You can see which dependencies have new releases by first making sure your local dependencies are up-to-date by executing npm ci and then running npm outdated. The following dependencies are special cases that should potentially be ignored:

  • Vue and Vuex: in production, we use the versions shipped by MediaWiki core, so we should use the same versions for testing. The current versions shipped by MediaWiki core are listed in foreign-resources.yaml.
  • Jasmine 5 and Sinon 17 and jsdom 23: all of them are declared not compatible with Node 16, which we still use in CI. Until T331180 is done, we should use the latest versions of Jasmine 4 and Sinon 16 and jsdom 22.
  • Unexpected: This shows up in the npm outdated output due to a bad “latest” tag on npm; we want to be using the highest version number (currently 13.2.1), not the one tagged as latest (currently 12.0.5).

All other dependencies should generally be updated to the latest version. If you discover that a dependency should not be updated for some reason, please add it to the above list. If a dependency can only be updated with substantial manual work, you can create a new task for it and skip it in the context of the current chore.
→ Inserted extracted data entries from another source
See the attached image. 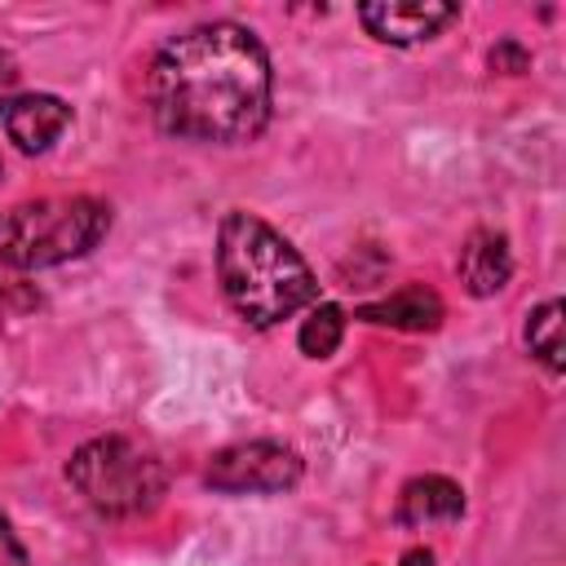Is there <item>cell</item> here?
Listing matches in <instances>:
<instances>
[{
    "label": "cell",
    "instance_id": "1",
    "mask_svg": "<svg viewBox=\"0 0 566 566\" xmlns=\"http://www.w3.org/2000/svg\"><path fill=\"white\" fill-rule=\"evenodd\" d=\"M270 57L239 22H199L172 35L146 75V102L159 133L181 142H252L270 119Z\"/></svg>",
    "mask_w": 566,
    "mask_h": 566
},
{
    "label": "cell",
    "instance_id": "2",
    "mask_svg": "<svg viewBox=\"0 0 566 566\" xmlns=\"http://www.w3.org/2000/svg\"><path fill=\"white\" fill-rule=\"evenodd\" d=\"M217 279L248 327H274L314 305L318 283L305 256L256 212H226L217 226Z\"/></svg>",
    "mask_w": 566,
    "mask_h": 566
},
{
    "label": "cell",
    "instance_id": "3",
    "mask_svg": "<svg viewBox=\"0 0 566 566\" xmlns=\"http://www.w3.org/2000/svg\"><path fill=\"white\" fill-rule=\"evenodd\" d=\"M111 230V208L93 195L31 199L0 212V265L44 270L93 252Z\"/></svg>",
    "mask_w": 566,
    "mask_h": 566
},
{
    "label": "cell",
    "instance_id": "4",
    "mask_svg": "<svg viewBox=\"0 0 566 566\" xmlns=\"http://www.w3.org/2000/svg\"><path fill=\"white\" fill-rule=\"evenodd\" d=\"M71 486L102 517H142L164 500V464L128 438H93L66 464Z\"/></svg>",
    "mask_w": 566,
    "mask_h": 566
},
{
    "label": "cell",
    "instance_id": "5",
    "mask_svg": "<svg viewBox=\"0 0 566 566\" xmlns=\"http://www.w3.org/2000/svg\"><path fill=\"white\" fill-rule=\"evenodd\" d=\"M301 473H305V464L287 442L252 438V442L221 447L208 460L203 482L221 495H279V491H292L301 482Z\"/></svg>",
    "mask_w": 566,
    "mask_h": 566
},
{
    "label": "cell",
    "instance_id": "6",
    "mask_svg": "<svg viewBox=\"0 0 566 566\" xmlns=\"http://www.w3.org/2000/svg\"><path fill=\"white\" fill-rule=\"evenodd\" d=\"M455 18H460V4H442V0H380V4H358V22L380 44H420V40H433Z\"/></svg>",
    "mask_w": 566,
    "mask_h": 566
},
{
    "label": "cell",
    "instance_id": "7",
    "mask_svg": "<svg viewBox=\"0 0 566 566\" xmlns=\"http://www.w3.org/2000/svg\"><path fill=\"white\" fill-rule=\"evenodd\" d=\"M66 124H71V106L53 93H22L4 106V133L27 155L49 150L66 133Z\"/></svg>",
    "mask_w": 566,
    "mask_h": 566
},
{
    "label": "cell",
    "instance_id": "8",
    "mask_svg": "<svg viewBox=\"0 0 566 566\" xmlns=\"http://www.w3.org/2000/svg\"><path fill=\"white\" fill-rule=\"evenodd\" d=\"M442 314H447L442 296L424 283H407V287L354 310V318L376 323V327H398V332H433L442 323Z\"/></svg>",
    "mask_w": 566,
    "mask_h": 566
},
{
    "label": "cell",
    "instance_id": "9",
    "mask_svg": "<svg viewBox=\"0 0 566 566\" xmlns=\"http://www.w3.org/2000/svg\"><path fill=\"white\" fill-rule=\"evenodd\" d=\"M464 513V491L460 482L442 478V473H424V478H411L402 491H398V526H438V522H455Z\"/></svg>",
    "mask_w": 566,
    "mask_h": 566
},
{
    "label": "cell",
    "instance_id": "10",
    "mask_svg": "<svg viewBox=\"0 0 566 566\" xmlns=\"http://www.w3.org/2000/svg\"><path fill=\"white\" fill-rule=\"evenodd\" d=\"M460 283L473 292V296H495L509 274H513V252H509V239L500 230H473L460 248Z\"/></svg>",
    "mask_w": 566,
    "mask_h": 566
},
{
    "label": "cell",
    "instance_id": "11",
    "mask_svg": "<svg viewBox=\"0 0 566 566\" xmlns=\"http://www.w3.org/2000/svg\"><path fill=\"white\" fill-rule=\"evenodd\" d=\"M340 336H345V310L332 305V301H318L305 314V323L296 332V345H301L305 358H332L340 349Z\"/></svg>",
    "mask_w": 566,
    "mask_h": 566
},
{
    "label": "cell",
    "instance_id": "12",
    "mask_svg": "<svg viewBox=\"0 0 566 566\" xmlns=\"http://www.w3.org/2000/svg\"><path fill=\"white\" fill-rule=\"evenodd\" d=\"M526 349L544 363L548 376H562V301H544L526 318Z\"/></svg>",
    "mask_w": 566,
    "mask_h": 566
},
{
    "label": "cell",
    "instance_id": "13",
    "mask_svg": "<svg viewBox=\"0 0 566 566\" xmlns=\"http://www.w3.org/2000/svg\"><path fill=\"white\" fill-rule=\"evenodd\" d=\"M491 71H509V75H517V71H526L531 66V53L517 44V40H500L495 49H491Z\"/></svg>",
    "mask_w": 566,
    "mask_h": 566
},
{
    "label": "cell",
    "instance_id": "14",
    "mask_svg": "<svg viewBox=\"0 0 566 566\" xmlns=\"http://www.w3.org/2000/svg\"><path fill=\"white\" fill-rule=\"evenodd\" d=\"M0 566H27V548L18 544V535L4 517H0Z\"/></svg>",
    "mask_w": 566,
    "mask_h": 566
},
{
    "label": "cell",
    "instance_id": "15",
    "mask_svg": "<svg viewBox=\"0 0 566 566\" xmlns=\"http://www.w3.org/2000/svg\"><path fill=\"white\" fill-rule=\"evenodd\" d=\"M13 84H18V62L0 49V106H9V102H13Z\"/></svg>",
    "mask_w": 566,
    "mask_h": 566
},
{
    "label": "cell",
    "instance_id": "16",
    "mask_svg": "<svg viewBox=\"0 0 566 566\" xmlns=\"http://www.w3.org/2000/svg\"><path fill=\"white\" fill-rule=\"evenodd\" d=\"M398 566H433V553H429V548H407V553L398 557Z\"/></svg>",
    "mask_w": 566,
    "mask_h": 566
},
{
    "label": "cell",
    "instance_id": "17",
    "mask_svg": "<svg viewBox=\"0 0 566 566\" xmlns=\"http://www.w3.org/2000/svg\"><path fill=\"white\" fill-rule=\"evenodd\" d=\"M13 287H18V283H13V270H4V265H0V301H4Z\"/></svg>",
    "mask_w": 566,
    "mask_h": 566
},
{
    "label": "cell",
    "instance_id": "18",
    "mask_svg": "<svg viewBox=\"0 0 566 566\" xmlns=\"http://www.w3.org/2000/svg\"><path fill=\"white\" fill-rule=\"evenodd\" d=\"M0 172H4V168H0Z\"/></svg>",
    "mask_w": 566,
    "mask_h": 566
}]
</instances>
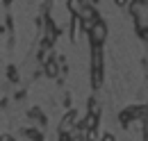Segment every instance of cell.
Here are the masks:
<instances>
[{"label":"cell","mask_w":148,"mask_h":141,"mask_svg":"<svg viewBox=\"0 0 148 141\" xmlns=\"http://www.w3.org/2000/svg\"><path fill=\"white\" fill-rule=\"evenodd\" d=\"M103 141H114V137H112V134H105V137H103Z\"/></svg>","instance_id":"cell-7"},{"label":"cell","mask_w":148,"mask_h":141,"mask_svg":"<svg viewBox=\"0 0 148 141\" xmlns=\"http://www.w3.org/2000/svg\"><path fill=\"white\" fill-rule=\"evenodd\" d=\"M75 125V112H69L64 118H62V134H69Z\"/></svg>","instance_id":"cell-3"},{"label":"cell","mask_w":148,"mask_h":141,"mask_svg":"<svg viewBox=\"0 0 148 141\" xmlns=\"http://www.w3.org/2000/svg\"><path fill=\"white\" fill-rule=\"evenodd\" d=\"M116 2V7H130L132 5V0H114Z\"/></svg>","instance_id":"cell-6"},{"label":"cell","mask_w":148,"mask_h":141,"mask_svg":"<svg viewBox=\"0 0 148 141\" xmlns=\"http://www.w3.org/2000/svg\"><path fill=\"white\" fill-rule=\"evenodd\" d=\"M66 7H69V12L73 16H77L82 12V7H84V0H66Z\"/></svg>","instance_id":"cell-5"},{"label":"cell","mask_w":148,"mask_h":141,"mask_svg":"<svg viewBox=\"0 0 148 141\" xmlns=\"http://www.w3.org/2000/svg\"><path fill=\"white\" fill-rule=\"evenodd\" d=\"M130 12H132V16L137 21V27H139V34L144 36V41H146V23H148V9H146V2H132L130 5Z\"/></svg>","instance_id":"cell-1"},{"label":"cell","mask_w":148,"mask_h":141,"mask_svg":"<svg viewBox=\"0 0 148 141\" xmlns=\"http://www.w3.org/2000/svg\"><path fill=\"white\" fill-rule=\"evenodd\" d=\"M137 2H146V0H137Z\"/></svg>","instance_id":"cell-8"},{"label":"cell","mask_w":148,"mask_h":141,"mask_svg":"<svg viewBox=\"0 0 148 141\" xmlns=\"http://www.w3.org/2000/svg\"><path fill=\"white\" fill-rule=\"evenodd\" d=\"M57 73H59V66H57V62L53 59V57H50V59H46V75L55 80V77H57Z\"/></svg>","instance_id":"cell-4"},{"label":"cell","mask_w":148,"mask_h":141,"mask_svg":"<svg viewBox=\"0 0 148 141\" xmlns=\"http://www.w3.org/2000/svg\"><path fill=\"white\" fill-rule=\"evenodd\" d=\"M87 32H89V39H91L93 46H100V43H105V39H107V25H105L103 21H93Z\"/></svg>","instance_id":"cell-2"}]
</instances>
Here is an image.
The recommended way to update dependencies is to collect related dependency updates into grouped commits; this keeps the number of commits to review manageable (compared to having one commit for every update), while keeping the scope of each commit limited and increasing reviewability and debuggability (compared to combining all updates in a single commit). For example, this can be one commit for each of:

  • all ESLint-related dependency updates
  • all Stylelint-related dependency updates
  • npm update for all other dependency updates

Make sure that all checks still pass for every commit.

PHP (composer) dependencies

Make sure your local dependencies are up-to-date by running composer update, then run composer outdated --direct to check that direct dependencies are up to date. There are no special cases to take into account here, and most of the time, there are few enough libraries to upgrade that no grouping is necessary.